Other Multigenic Families Are Located on Chromosome II
The two clusters on chromosome II containing genes predicted to encode RTKs also contain a large number of genes encoding chitinases (on cosmids M176, R09D1, and T19H5—genetic map position 0.99—and cosmids ZK938 and C08H9—genetic position 1.47) (Fig. 2A); guanylate cyclases (predictions AH6.1, R134.1, and R134.2 at approximate genetic position 1.01), olfactory receptors (from sra-1 tosra-9 on the AH6 cosmid, also at approximate genetic position 1.01), and cytochrome P450 molecules (one member on cosmid ZK1320 at approximate genetic position 1.13 and eight members on cosmid T10B9 at position 1.41) are also present in this area. A tyrosine kinase–chitinase-like genes association was also found on chromosome V. One gene coding for a SERF RTK (M01B2.1) and two genes coding for chitinase-like proteins (K08F9.3 and M01B2.6) are located very closely, in a region of chromosome V covered by 0.5 genetic map units.

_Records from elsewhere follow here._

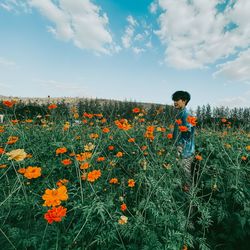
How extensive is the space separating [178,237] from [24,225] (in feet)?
4.60

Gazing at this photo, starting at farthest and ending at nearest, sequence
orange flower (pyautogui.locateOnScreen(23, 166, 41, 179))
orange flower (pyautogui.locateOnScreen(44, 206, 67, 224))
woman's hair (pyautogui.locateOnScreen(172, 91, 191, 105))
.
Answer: woman's hair (pyautogui.locateOnScreen(172, 91, 191, 105)) < orange flower (pyautogui.locateOnScreen(23, 166, 41, 179)) < orange flower (pyautogui.locateOnScreen(44, 206, 67, 224))

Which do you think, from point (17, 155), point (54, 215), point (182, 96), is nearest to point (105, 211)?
point (54, 215)

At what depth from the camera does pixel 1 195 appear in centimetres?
242

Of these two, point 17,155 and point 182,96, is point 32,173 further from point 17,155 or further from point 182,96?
point 182,96

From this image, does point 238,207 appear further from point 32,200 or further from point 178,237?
point 32,200

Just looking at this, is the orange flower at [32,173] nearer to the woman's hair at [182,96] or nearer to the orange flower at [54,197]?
the orange flower at [54,197]

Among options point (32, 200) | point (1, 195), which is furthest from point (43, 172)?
point (32, 200)

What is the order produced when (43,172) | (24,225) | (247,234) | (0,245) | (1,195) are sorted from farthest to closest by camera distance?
(43,172) → (247,234) → (1,195) → (24,225) → (0,245)

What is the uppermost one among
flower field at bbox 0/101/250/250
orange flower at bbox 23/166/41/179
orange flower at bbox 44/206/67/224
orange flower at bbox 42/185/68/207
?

The most prominent example for repetitive duplications of transcribed sequences in this region is the family of chitinases. Among the 40 chitinase genes or predicted chitinase-like genes (Table3), 25 are located on chromosome II along with SERF genes. Three other chitinase-like genes, T10D4.3, F15A4.8, and T13H5.3, map on chromosome II but far away from the tyrosine kinase–chitinase-like clusters, at position −20.28, 0.24, and 16.97, respectively (Fig. 1). The 12 other chitinase-like genes are located elsewhere in the genome: two on chromosome IV (C45E5.2 and C45E5.3 at the approximate genetic map position 23.98), nine on chromosome V (T05H4.7 located at the approximate genetic map position −1.11; T01C4.1 at 0.62; F07G11.9 and F10G2.5, representing two different predictions for the same genomic region, between 0.63 and 0.64; C08B6.4 and C51E3.8 at 3.18–3.19; R10D12.15 at 10.47; K08F9.3 at 20.47; and M01B2.6 at 21.11), and one on chromosome X (C04F6.3) (Fig. 1).

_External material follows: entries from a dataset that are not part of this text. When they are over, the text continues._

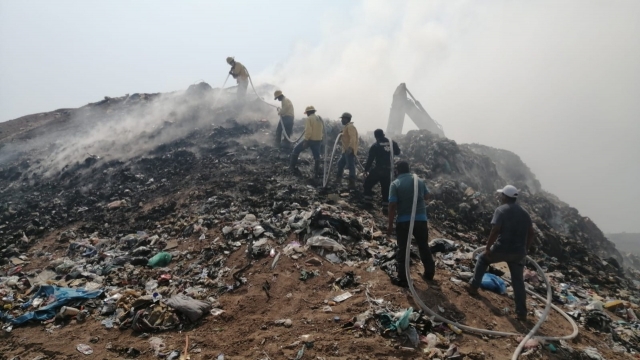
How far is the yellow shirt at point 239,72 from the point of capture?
13.4 meters

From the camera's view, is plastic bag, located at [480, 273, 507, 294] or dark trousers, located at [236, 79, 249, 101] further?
dark trousers, located at [236, 79, 249, 101]

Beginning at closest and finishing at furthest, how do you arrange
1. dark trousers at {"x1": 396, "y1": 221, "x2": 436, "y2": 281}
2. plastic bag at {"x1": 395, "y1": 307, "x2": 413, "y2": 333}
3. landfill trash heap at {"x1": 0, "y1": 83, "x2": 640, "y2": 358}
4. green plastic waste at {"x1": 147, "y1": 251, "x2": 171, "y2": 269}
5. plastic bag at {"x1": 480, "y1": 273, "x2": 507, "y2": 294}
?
plastic bag at {"x1": 395, "y1": 307, "x2": 413, "y2": 333}, landfill trash heap at {"x1": 0, "y1": 83, "x2": 640, "y2": 358}, dark trousers at {"x1": 396, "y1": 221, "x2": 436, "y2": 281}, plastic bag at {"x1": 480, "y1": 273, "x2": 507, "y2": 294}, green plastic waste at {"x1": 147, "y1": 251, "x2": 171, "y2": 269}

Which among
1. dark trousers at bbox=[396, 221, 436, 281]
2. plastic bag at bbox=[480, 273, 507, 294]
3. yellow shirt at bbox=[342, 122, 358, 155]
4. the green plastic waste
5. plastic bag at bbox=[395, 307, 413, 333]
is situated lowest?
the green plastic waste

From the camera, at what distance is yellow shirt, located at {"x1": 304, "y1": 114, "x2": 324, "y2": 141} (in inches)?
328

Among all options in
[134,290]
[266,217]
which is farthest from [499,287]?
[134,290]

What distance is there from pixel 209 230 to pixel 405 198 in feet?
11.9

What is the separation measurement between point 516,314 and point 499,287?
0.54 meters

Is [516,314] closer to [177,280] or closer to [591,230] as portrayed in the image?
[177,280]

Chitinase Family in C. elegans
Based on both amino acid sequence differences and tridimensional structure (Henrissat 1990; Davies and Henrissat 1995; Henrissat and Romeu 1995), chitinases constitute two families of glycosyl hydrolases: family 18 (which contains chitinases from viruses, bacteria, fungi, animals, and classes III and V from plants), and family 19 (chitinase classes I, II, and IV from plants). Sequence analysis of the 40 chitinase or chitinase-like coding genes showed that they encode two types of proteins: a very large number of predicted proteins similar to chitinases of class II (family 18) and four predictions (K08F9.3, T05H4.7, R10D12.15, C08B6.4) similar to chitinase class IA. We conducted a phylogenetic analysis of these different chitinases. As shown in Figure 5, the chitinase-like proteins encoded by genes located in clusters on chromosome II shared a recent common ancestor (chromosome II, shaded boxes). The chitinase genes from class IA located on chromosome V were also grouped in one branch.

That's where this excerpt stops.